The new approach eliminates all of this. Instead of complex logistics, it uses a system of two nanoparticles administered in a single injection.
The first particle delivers the famous CRISPR-Cas9, the "molecular scissors" that cut DNA at a precise location, to the T cells. The second particle carries the CAR gene itself—the instructions that transform a normal T cell into a cancer-killing cell.
The key technical breakthrough is that DNA insertion occurs precisely at a specific point in the genome, rather than randomly, as in classical methods. This reduces the risk of side effects, including secondary tumors.
The system is also configured to work only in T cells. This is achieved through a kind of "molecular switch" that is activated only in these cells. This is critical because the body has no way to filter out incorrectly modified cells, as is done in the laboratory.

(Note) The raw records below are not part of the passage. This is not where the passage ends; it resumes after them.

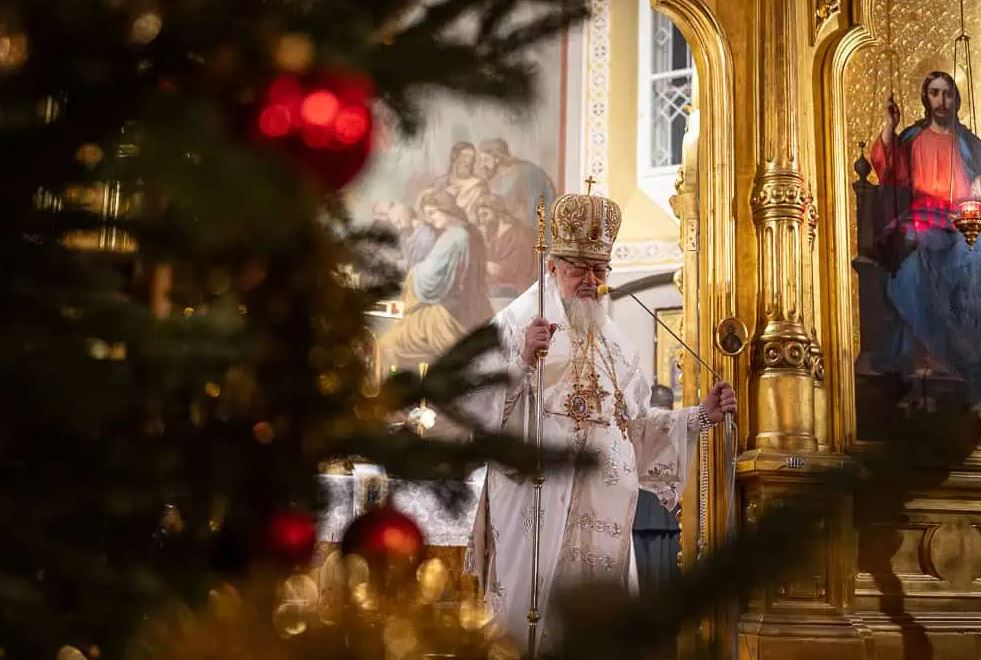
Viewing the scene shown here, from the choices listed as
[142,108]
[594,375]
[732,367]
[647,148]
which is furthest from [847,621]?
[647,148]

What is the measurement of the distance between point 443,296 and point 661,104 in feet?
10.5

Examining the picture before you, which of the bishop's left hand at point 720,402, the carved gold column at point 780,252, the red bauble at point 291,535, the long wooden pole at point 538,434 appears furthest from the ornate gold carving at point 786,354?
the red bauble at point 291,535

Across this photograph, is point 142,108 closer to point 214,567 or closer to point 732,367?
point 214,567

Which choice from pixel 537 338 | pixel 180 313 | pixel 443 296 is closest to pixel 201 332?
pixel 180 313

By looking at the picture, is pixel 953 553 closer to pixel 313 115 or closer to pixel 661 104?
pixel 313 115

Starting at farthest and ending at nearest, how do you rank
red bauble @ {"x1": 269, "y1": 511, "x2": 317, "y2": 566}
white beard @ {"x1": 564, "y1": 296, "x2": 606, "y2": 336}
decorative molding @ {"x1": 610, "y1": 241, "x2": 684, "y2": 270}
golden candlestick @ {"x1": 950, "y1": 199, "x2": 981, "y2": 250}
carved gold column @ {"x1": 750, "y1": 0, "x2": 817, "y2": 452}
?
decorative molding @ {"x1": 610, "y1": 241, "x2": 684, "y2": 270}
golden candlestick @ {"x1": 950, "y1": 199, "x2": 981, "y2": 250}
carved gold column @ {"x1": 750, "y1": 0, "x2": 817, "y2": 452}
white beard @ {"x1": 564, "y1": 296, "x2": 606, "y2": 336}
red bauble @ {"x1": 269, "y1": 511, "x2": 317, "y2": 566}

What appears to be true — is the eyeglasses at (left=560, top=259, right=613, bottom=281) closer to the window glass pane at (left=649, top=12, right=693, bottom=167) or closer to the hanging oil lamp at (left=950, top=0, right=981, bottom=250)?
the hanging oil lamp at (left=950, top=0, right=981, bottom=250)

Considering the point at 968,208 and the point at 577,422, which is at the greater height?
the point at 968,208

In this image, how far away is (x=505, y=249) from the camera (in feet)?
37.4

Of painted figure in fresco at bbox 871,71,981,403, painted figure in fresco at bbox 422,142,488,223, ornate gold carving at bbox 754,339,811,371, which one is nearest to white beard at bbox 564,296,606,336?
ornate gold carving at bbox 754,339,811,371

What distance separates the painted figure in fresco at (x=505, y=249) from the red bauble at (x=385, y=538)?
10.2 m

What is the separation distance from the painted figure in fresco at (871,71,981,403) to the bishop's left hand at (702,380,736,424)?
4.16ft

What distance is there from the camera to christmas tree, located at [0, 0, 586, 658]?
717 millimetres

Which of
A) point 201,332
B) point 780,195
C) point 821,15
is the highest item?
point 821,15
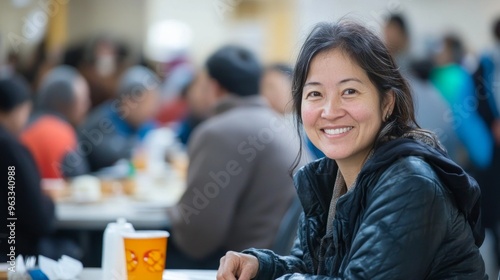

The results in mice with a "humanized" immune system appear very strong. After a single injection, cancer disappeared in almost all animals in just two weeks. Modified T cells accounted for up to 40 percent of immune cells in some organs and effectively destroyed tumors in both the bone marrow and spleen.
The method worked not only against leukemia, but also against multiple myeloma and sarcoma—this is especially important because solid tumors typically respond poorly to CAR-T therapy.
Interestingly, T cells created directly in the body were even more effective than those produced in the laboratory. It is believed that when grown outside the body, the cells lose some of their properties—their so-called "stemness" and their ability to proliferate. This does not occur inside the body.